This page is no longer maintained — Please continue to the home page at www.scala-lang.org

C9 video in the Monadic Design Patterns for the Web series

No replies
Meredith Gregory
Joined: 2008-12-17,
User offline. Last seen 42 years 45 weeks ago.
Dear Scalarazzi,
A new C9 video in the series!
Best wishes,
--greg

---------- Forwarded message ----------
From: Charles Torre <...>
Date: Tue, Jul 26, 2011 at 1:12 PM
Subject: C9 video in the Monadic Design Patterns for the Web series
To: Meredith Gregory <lgreg.meredith@gmail.com>
Cc: Brian Beckman <...>


And we’re live!

 

http://channel9.msdn.com/Shows/Going+Deep/C9-Lectures-Greg-Meredith-Monadic-Design-Patterns-for-the-Web-4-of-n

C

 

From: Charles Torre
Sent: Tuesday, July 26, 2011 11:51 AM
To: 'Meredith Gregory'
Cc: Brian Beckman
Subject: C9 video in the Monadic Design Patterns for the Web series

 

Here it ‘tis:

 

Greg Meredith, a mathematician and computer scientist, has graciously agreed to do a C9 lecture series covering monadic design principles applied to web development. You've met Greg before in a Whiteboard jam session with Brian Beckman.

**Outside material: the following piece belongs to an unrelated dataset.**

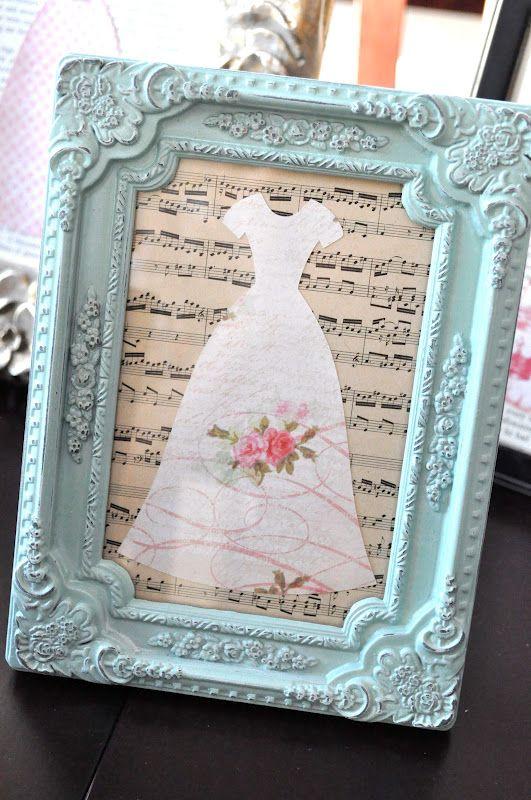 Bridal Shower idea~ framed dresses centerpiece {tutorial}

The fundamental concept here is the monad, and Greg has a novel and conceptually simplified explanation of what a monad is and why it matters. This is a very important and required first step in the series since the whole of it is about the application of monadic composition to real world web development.

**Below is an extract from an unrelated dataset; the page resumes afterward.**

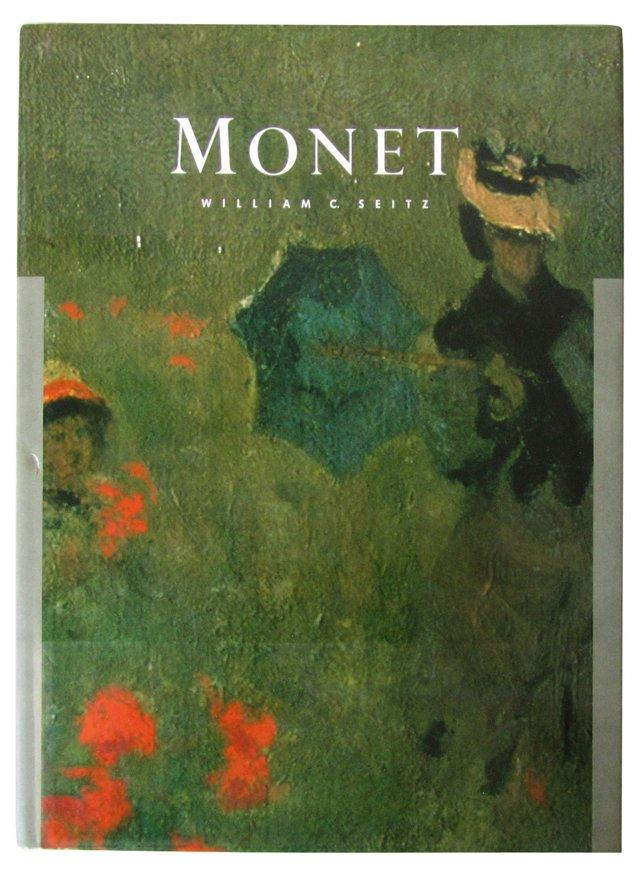 Monet, 1982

In part 4, Greg primarily focuses on the idea that a monad is really an API -- it's a view onto the organization of data and control structures, not those structures themselves. In OO terms, it's an interface. To make this point concrete Greg explores one of the simplest possible data structures that supports at least two different, yet consistent interpretations of the same API. The structure used, Conway's partisan games, turned out to be tailor-made for this investigation. Not only does this data structure have the requisite container-like shape, it provided opportunities to see just what's necessary in a container to implement the monadic interface.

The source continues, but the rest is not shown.